Bentley started having headaches when he was 2 years old, making him grab the back of his head and fall to the ground crying. They would last a few minutes and then he would be fine. The episodes gradually became more frequent but local doctors were unable to determine what was causing them. Bentley was taken to a local emergency room following a particularly bad episode but before doctors could discharge him, his mom called their pediatrician, who ordered an MRI. Bentley was diagnosed with Chiari Malformation, a condition in which brain tissue extends into the spinal canal because the skull is too small or misshapen. He’s had two decompression surgeries to help relieve the pressure on his skull.
BraeLynn developed a serious bacterial infection that compromised her airway when she was 18 months old. She was taken to a local hospital and was placed on a ventilator for two months. She was taken off support and developed complications from the infection, which again made it difficult for her to breathe. She received an emergency tracheostomy and was air lifted to University of Iowa Stead Family Children’s Hospital. BraeLynn had three major reconstructions to correct her complex airway over the next four years, and in 2017 she was able to have her trach removed. Two years later she underwent heart and lung bypass surgery to further aid her breathing.
Bridgette and her twin sister, Madeline, were born prematurely, each weighing 1.5 pounds at birth. Madeline died shortly after they were born. Bridgette was born with retinopathy of prematurity and had surgery to help correct it while still in the neonatal intensive care unit in Texas, where her family lived.

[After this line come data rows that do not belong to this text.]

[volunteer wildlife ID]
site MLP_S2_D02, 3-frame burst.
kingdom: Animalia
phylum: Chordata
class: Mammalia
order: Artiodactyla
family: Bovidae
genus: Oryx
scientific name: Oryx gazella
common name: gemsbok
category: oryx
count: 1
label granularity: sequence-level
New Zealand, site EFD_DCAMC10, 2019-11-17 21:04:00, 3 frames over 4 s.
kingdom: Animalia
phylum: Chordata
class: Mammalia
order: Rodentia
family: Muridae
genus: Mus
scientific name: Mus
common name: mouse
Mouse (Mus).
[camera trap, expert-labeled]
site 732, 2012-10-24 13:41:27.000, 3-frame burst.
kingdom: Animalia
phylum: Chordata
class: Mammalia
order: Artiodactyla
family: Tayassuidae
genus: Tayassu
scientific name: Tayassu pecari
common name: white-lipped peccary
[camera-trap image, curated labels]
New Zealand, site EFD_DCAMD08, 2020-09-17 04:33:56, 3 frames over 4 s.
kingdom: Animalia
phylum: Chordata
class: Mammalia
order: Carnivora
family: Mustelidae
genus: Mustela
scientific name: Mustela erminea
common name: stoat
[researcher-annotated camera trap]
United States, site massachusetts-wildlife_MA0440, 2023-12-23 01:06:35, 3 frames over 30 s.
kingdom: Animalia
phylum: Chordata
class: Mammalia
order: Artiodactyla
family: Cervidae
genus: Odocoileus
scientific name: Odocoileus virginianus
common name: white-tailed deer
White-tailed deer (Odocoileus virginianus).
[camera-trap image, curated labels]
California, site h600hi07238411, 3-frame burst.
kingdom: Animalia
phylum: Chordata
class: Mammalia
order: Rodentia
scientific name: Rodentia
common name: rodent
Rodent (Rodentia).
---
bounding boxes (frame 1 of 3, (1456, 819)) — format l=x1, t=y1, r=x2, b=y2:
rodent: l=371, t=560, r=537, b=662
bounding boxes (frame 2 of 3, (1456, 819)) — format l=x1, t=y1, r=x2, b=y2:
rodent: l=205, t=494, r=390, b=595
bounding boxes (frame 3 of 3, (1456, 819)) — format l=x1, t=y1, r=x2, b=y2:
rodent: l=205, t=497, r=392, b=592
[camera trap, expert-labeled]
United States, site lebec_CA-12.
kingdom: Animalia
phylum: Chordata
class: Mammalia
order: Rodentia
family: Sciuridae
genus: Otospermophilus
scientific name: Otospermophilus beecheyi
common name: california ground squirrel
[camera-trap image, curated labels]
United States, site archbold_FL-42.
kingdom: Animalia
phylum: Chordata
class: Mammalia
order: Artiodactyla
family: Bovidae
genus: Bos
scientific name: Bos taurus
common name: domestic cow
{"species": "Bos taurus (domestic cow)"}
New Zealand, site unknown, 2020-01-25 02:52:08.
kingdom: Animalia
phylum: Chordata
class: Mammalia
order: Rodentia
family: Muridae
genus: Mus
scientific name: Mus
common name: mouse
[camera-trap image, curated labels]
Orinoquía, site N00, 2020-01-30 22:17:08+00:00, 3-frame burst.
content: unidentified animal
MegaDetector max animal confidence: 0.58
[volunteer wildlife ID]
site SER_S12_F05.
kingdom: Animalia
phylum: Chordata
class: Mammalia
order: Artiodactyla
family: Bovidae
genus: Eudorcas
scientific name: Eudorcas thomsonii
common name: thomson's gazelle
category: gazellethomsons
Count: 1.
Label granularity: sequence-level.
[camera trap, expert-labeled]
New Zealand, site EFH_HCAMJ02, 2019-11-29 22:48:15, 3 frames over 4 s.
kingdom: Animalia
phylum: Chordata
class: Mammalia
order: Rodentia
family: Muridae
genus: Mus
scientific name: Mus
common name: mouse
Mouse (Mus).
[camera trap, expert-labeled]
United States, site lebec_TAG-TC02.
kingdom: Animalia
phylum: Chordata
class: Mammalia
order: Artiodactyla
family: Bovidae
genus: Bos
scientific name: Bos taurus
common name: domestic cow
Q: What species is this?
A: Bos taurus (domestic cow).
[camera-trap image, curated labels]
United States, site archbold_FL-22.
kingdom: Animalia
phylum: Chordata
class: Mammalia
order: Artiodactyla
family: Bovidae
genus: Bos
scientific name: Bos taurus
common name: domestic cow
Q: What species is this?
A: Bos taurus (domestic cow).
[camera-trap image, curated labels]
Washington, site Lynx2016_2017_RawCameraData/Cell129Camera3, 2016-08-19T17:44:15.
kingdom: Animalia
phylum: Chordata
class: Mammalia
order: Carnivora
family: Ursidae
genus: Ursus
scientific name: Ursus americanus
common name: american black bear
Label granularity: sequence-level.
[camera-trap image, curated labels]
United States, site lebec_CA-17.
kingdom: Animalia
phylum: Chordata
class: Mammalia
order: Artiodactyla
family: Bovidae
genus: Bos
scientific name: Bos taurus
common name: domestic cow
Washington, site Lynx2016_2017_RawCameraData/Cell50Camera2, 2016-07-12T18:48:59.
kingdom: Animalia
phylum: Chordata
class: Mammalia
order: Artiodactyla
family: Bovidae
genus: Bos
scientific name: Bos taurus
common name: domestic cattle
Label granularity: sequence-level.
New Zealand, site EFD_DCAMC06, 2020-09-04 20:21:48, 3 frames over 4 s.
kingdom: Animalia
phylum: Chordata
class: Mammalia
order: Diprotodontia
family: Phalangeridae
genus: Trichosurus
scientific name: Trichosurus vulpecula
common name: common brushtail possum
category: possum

The family moved to Iowa when Bridgette was 1 year old and she began seeing ophthalmologists and members of the developmental pediatrics team at University of Iowa Stead Family Children’s Hospital. Her family moved away when she was 3 but returned to Iowa 10 years later. Bridgette became very ill in 2019 and was diagnosed with Crohn’s disease, which caused pain so severe she was in a wheelchair, and she had to have a feeding tube placed in 2020. In addition, Bridgette has autism and struggles with sensory overload, anxiety, and sometimes is not able to articulate her strong feelings.